Wajo, MC – Kalangan akademisi di Kabupaten Wajo menyarankan pemerintah untuk memperjelas larangan kepada guru berstatus PNS untuk ikut mencalonkan diri dalam pemilihan kepala desa (Pilkades) yang akan dilaksanakan dalam waktu dekat ini.

Menurutnya, larangan itu harus diklasifikasikan karena profesi guru tidak hanya melekat pada seseorang yang bertugas memberikan pelajaran dalam kelas saja.

Namun, penyebutan “guru” sering pula dikenakan kepada para pengawas / penilik yang ditugaskan dalam lingkup Dinas Pendidikan.

“Kalau guru dalam kelas, itu sudah jelas. Tapi bagaimana dengan pengawas atau penilik sekolah, apakah kalangan ini juga ikut dilarang?,” ungkap Mallarangeng salah seorang akademisi hukum di Wajo,” Selasa, 17/2.

Ditambahkan, larangan kepada guru untuk mencalonkan diri dalam Pilkades pada dasarnya dapat diterima, terlebih kabupaten Wajo memang diakui alami kekurangan guru atau tenaga pengajar.

“Namun yang harus diperhatikan adalah, apakah pengawas yang notabene berasal dari kalangan guru ikut juga dilarang?, ataukah secara keseluruhan, semua PNS yang bertugas dan ditempatkan di lingkup Dinas Pendidikan tidak diperbolehkan ikut dalam pencalonan. Pemkab harus klasifikasikan hal ini agar nanti dalam proses pendaftaran calon tidak lagi ada yang bingung,” terang Mallarangeng.

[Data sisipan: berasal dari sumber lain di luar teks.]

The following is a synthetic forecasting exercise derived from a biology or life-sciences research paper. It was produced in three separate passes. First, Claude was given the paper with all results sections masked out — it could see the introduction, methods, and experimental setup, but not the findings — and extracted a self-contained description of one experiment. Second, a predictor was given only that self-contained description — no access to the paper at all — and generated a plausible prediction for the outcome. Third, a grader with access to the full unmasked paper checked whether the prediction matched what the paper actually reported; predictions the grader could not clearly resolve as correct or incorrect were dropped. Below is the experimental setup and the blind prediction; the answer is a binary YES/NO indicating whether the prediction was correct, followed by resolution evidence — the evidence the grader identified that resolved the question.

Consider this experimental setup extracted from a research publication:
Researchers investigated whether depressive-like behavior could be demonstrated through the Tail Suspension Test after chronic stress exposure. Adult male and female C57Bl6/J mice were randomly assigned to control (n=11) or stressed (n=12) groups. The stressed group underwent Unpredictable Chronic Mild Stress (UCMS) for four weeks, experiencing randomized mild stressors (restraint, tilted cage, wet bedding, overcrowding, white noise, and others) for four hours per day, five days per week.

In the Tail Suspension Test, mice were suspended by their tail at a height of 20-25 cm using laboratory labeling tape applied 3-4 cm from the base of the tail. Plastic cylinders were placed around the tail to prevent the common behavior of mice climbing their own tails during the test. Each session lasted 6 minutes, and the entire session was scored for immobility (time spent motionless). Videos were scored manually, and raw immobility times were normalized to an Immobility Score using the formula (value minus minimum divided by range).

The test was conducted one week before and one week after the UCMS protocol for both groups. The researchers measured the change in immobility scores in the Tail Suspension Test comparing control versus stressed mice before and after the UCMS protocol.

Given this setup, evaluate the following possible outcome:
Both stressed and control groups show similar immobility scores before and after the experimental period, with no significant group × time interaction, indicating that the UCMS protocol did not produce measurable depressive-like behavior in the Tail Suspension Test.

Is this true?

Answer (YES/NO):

Seperti diketahui, larangan bagi guru/tenaga pendidik berstatus Pegawai Negeri Sipil (PNS) untuk ikut mencalonkan diri menjadi penegasan Bupati Wajo A Burhanuddin Unru.

Mantan Sekda Wajo ini menilai Kabupaten Wajo kekurangan tanaga guru sebanyak 1600 orang. Sehingga, jika guru berlomba-lomba maju dan mencalonkan diri dalam Pilkades, maka kuota tenaga guru yang dimiliki daerah akan semakin berkurang.